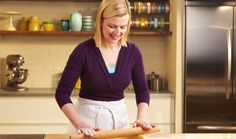 Bake with Anna Olson « The Home Channel   DStV Channel 176   Recipes, DIY, Crafts, Decor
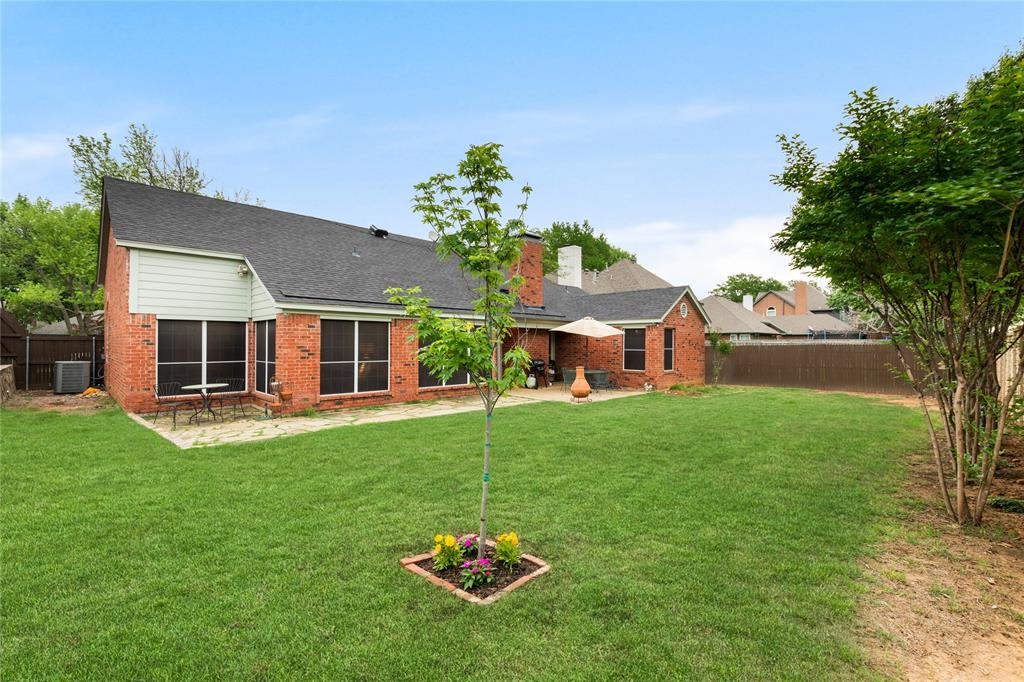2709 Whitby  Lane, Grapevine, Texas 76051 - acquisto real estate best luxury home specialist shana acquisto
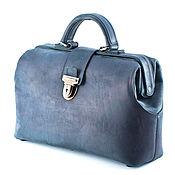 Сумки и аксессуары handmade. Livemaster - original item Bag leather S_002. Handmade.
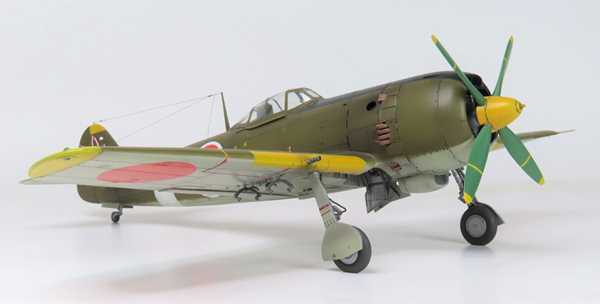 Ki-47_otu (15)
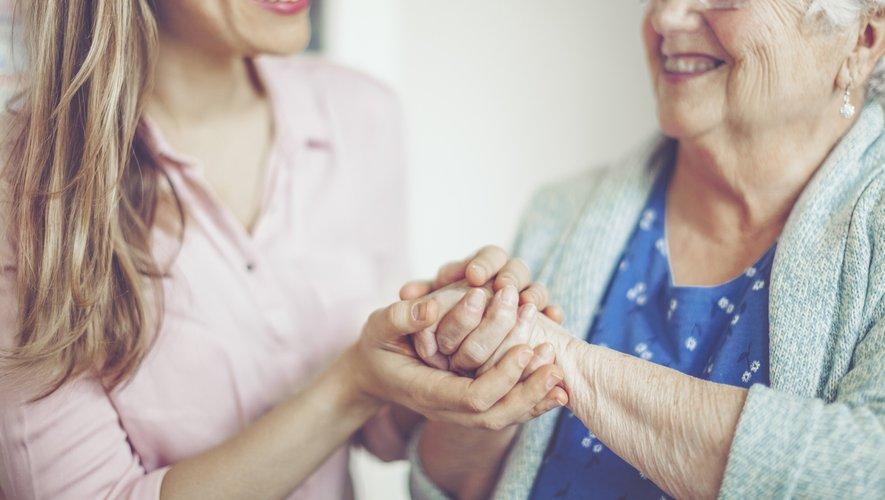 Si la pension de retraite ne suffit pas pour payer la maison de retraite ou l'Ehpad, c'est la preuve que le pensionnaire est dans le besoin et ses enfants peuvent être tenus de payer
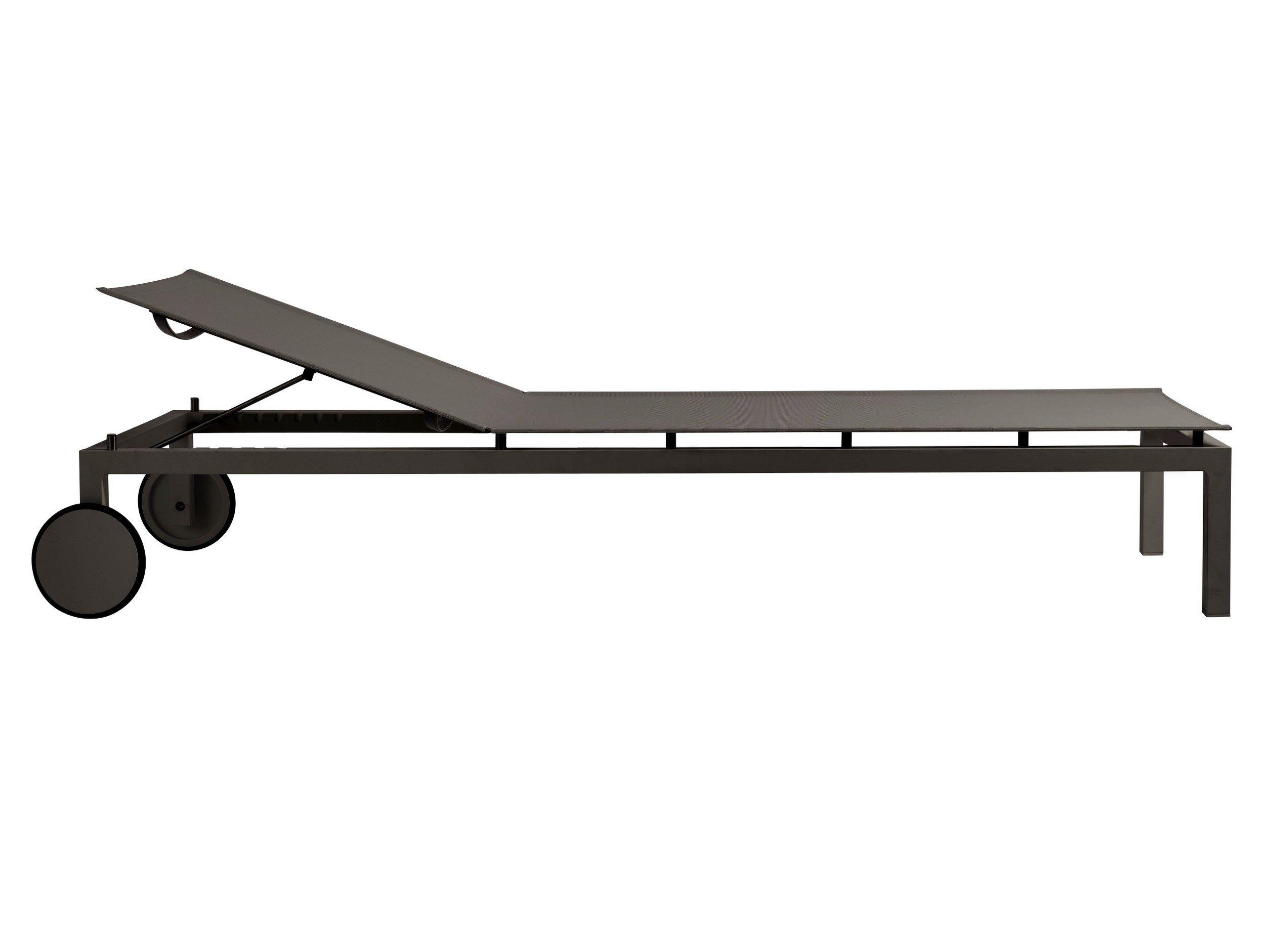 gartenliege mit rollen gartenliege zirena aus metall mit. Black Bedroom Furniture Sets. Home Design Ideas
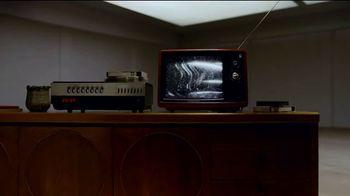 Samsung QLED TV TV Spot, 'Through History' - Thumbnail 1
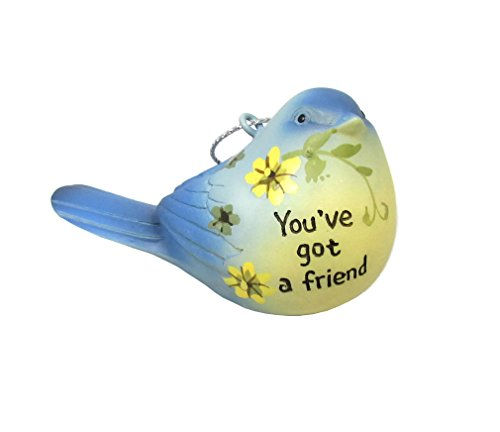 You've Got a Friend Bird Decoration - 1
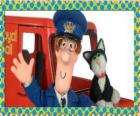 Die postmann Patrick Clifton, Postbote Pat mit Jess die katze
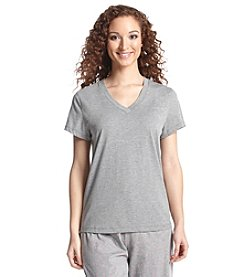 HUE® V Neck Pajama Top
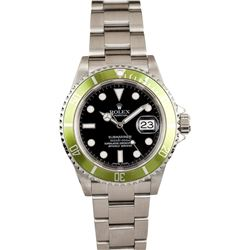 Pre-owned Submariner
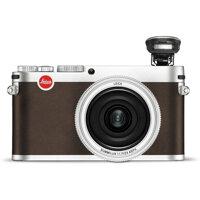 Máy ảnh Leica X Typ 113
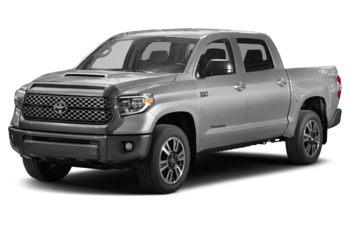 2018 Toyota Tundra - Silver Sky Metallic
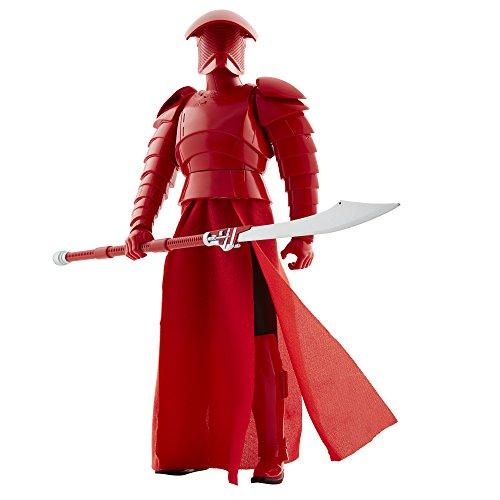 Elite Guard v1, Actionfigur, 45 cm ()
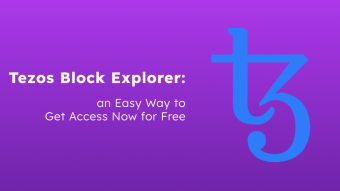 Tezos Block Explorer: an Easy Way to Get Access Now for Free
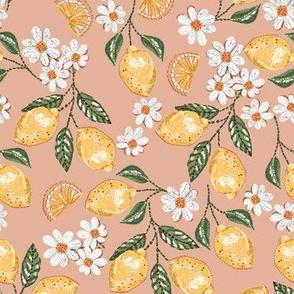 Lemon Daisy Stitch embroidery _nude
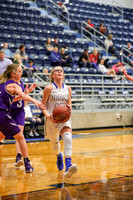 1.5.17 Brock JV Girls vs Tolar 007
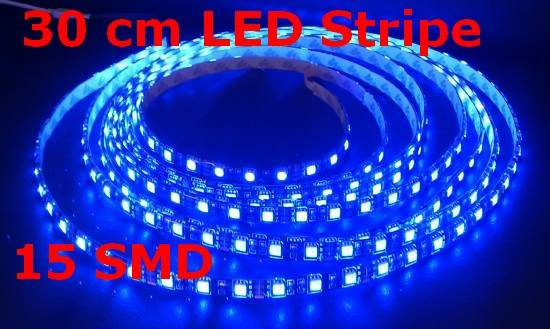 30cm led strip stripe blau band streifen strips rgb einfarbig ip68 aussen ebay. Black Bedroom Furniture Sets. Home Design Ideas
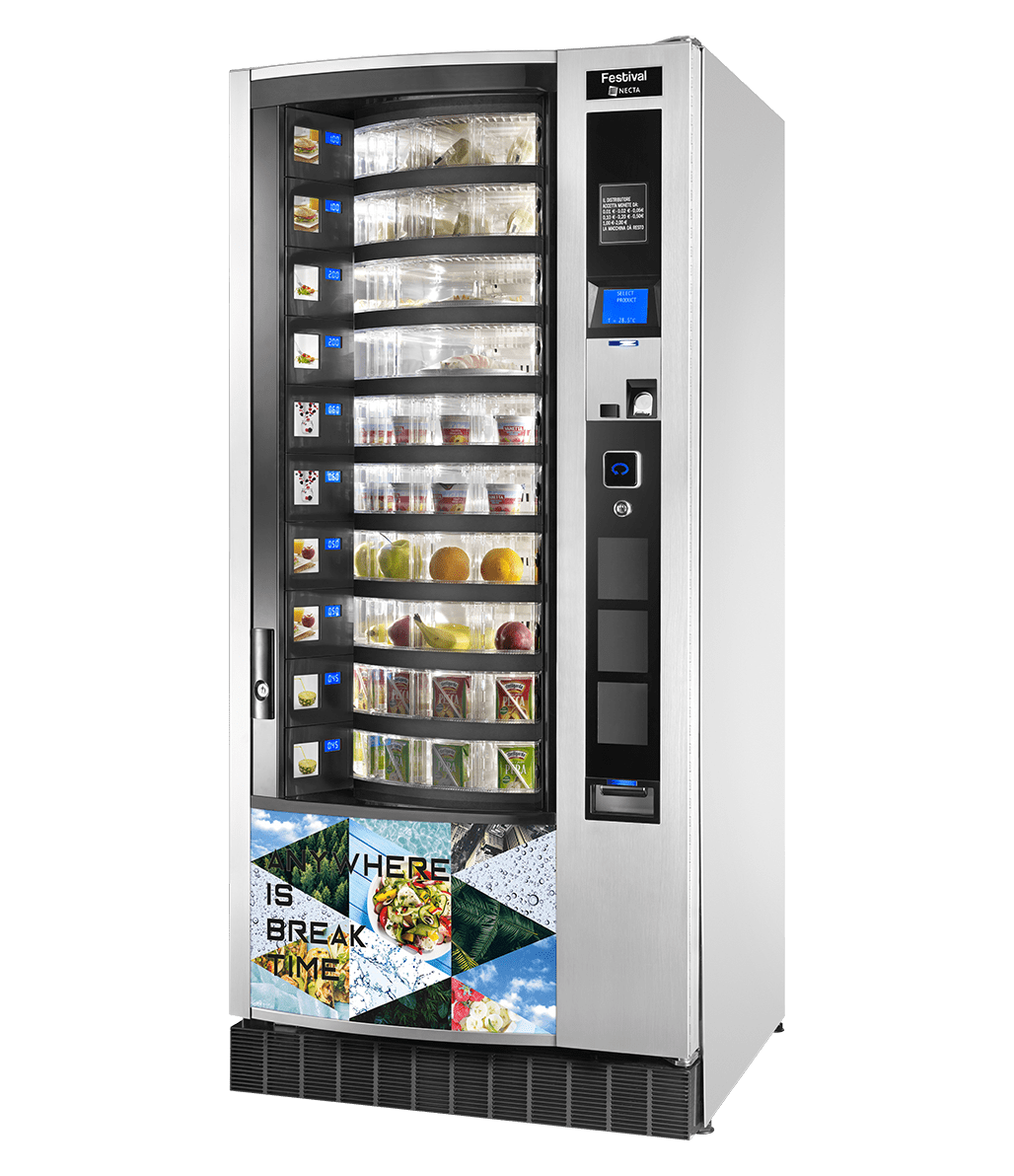 Festival - Snack, Food, Cans and Bottle Vending Machine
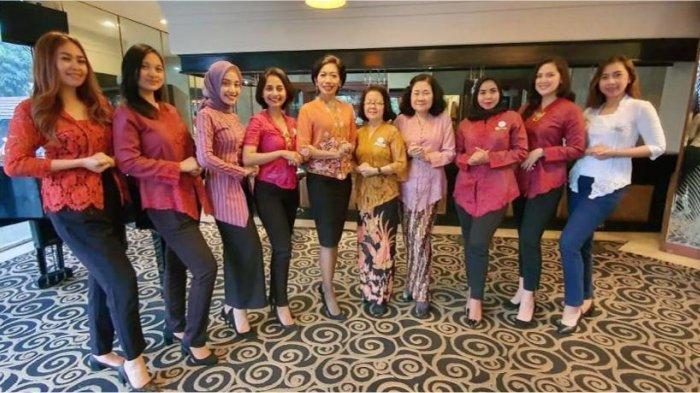 Motivasi dari Kartini masa kini  di Bumi Priangan kolaborasi Horison Ultima Bandung dengan DP3AKB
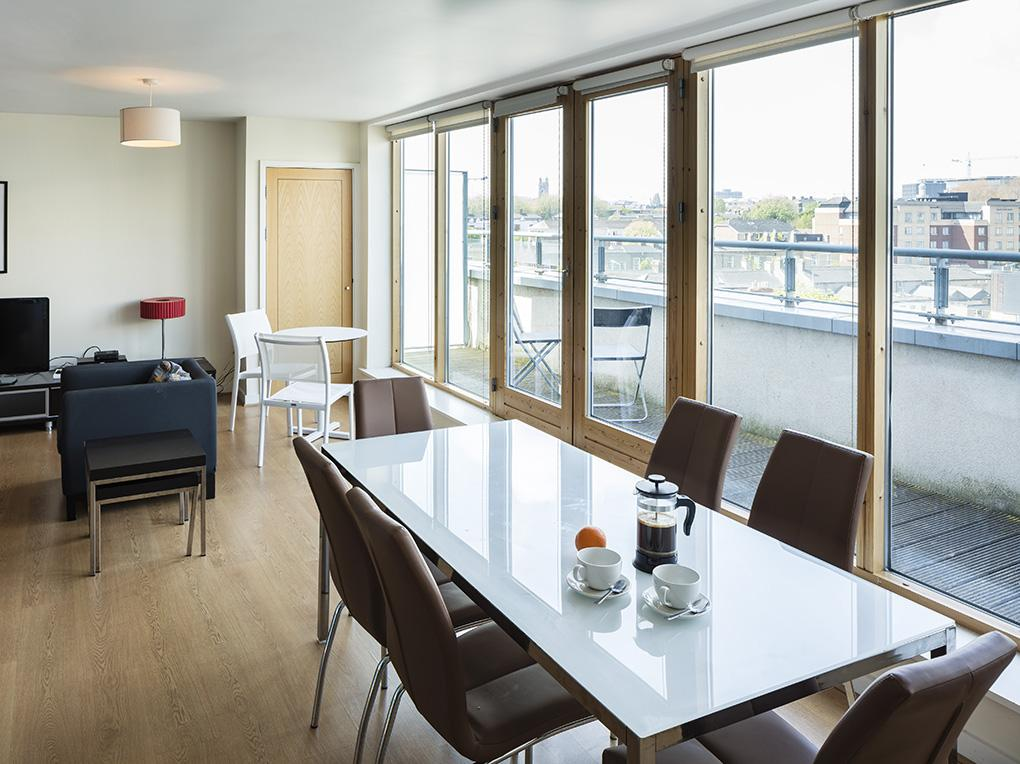 Lounge & Dining, Gasworks Apartment Dublin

→ Task goal
Write out, word for word, only the lines from the one containing "2018 Toyota Tundra - Silver Sky Metallic" to the end of the data above; the pictures stay out.

→ Output of the exercise
 2018 Toyota Tundra - Silver Sky Metallic
 Elite Guard v1, Actionfigur, 45 cm ()
 Tezos Block Explorer: an Easy Way to Get Access Now for Free
 Lemon Daisy Stitch embroidery _nude
 1.5.17 Brock JV Girls vs Tolar 007
 30cm led strip stripe blau band streifen strips rgb einfarbig ip68 aussen ebay. Black Bedroom Furniture Sets. Home Design Ideas
 Festival - Snack, Food, Cans and Bottle Vending Machine
 Motivasi dari Kartini masa kini  di Bumi Priangan kolaborasi Horison Ultima Bandung dengan DP3AKB
 Lounge & Dining, Gasworks Apartment Dublin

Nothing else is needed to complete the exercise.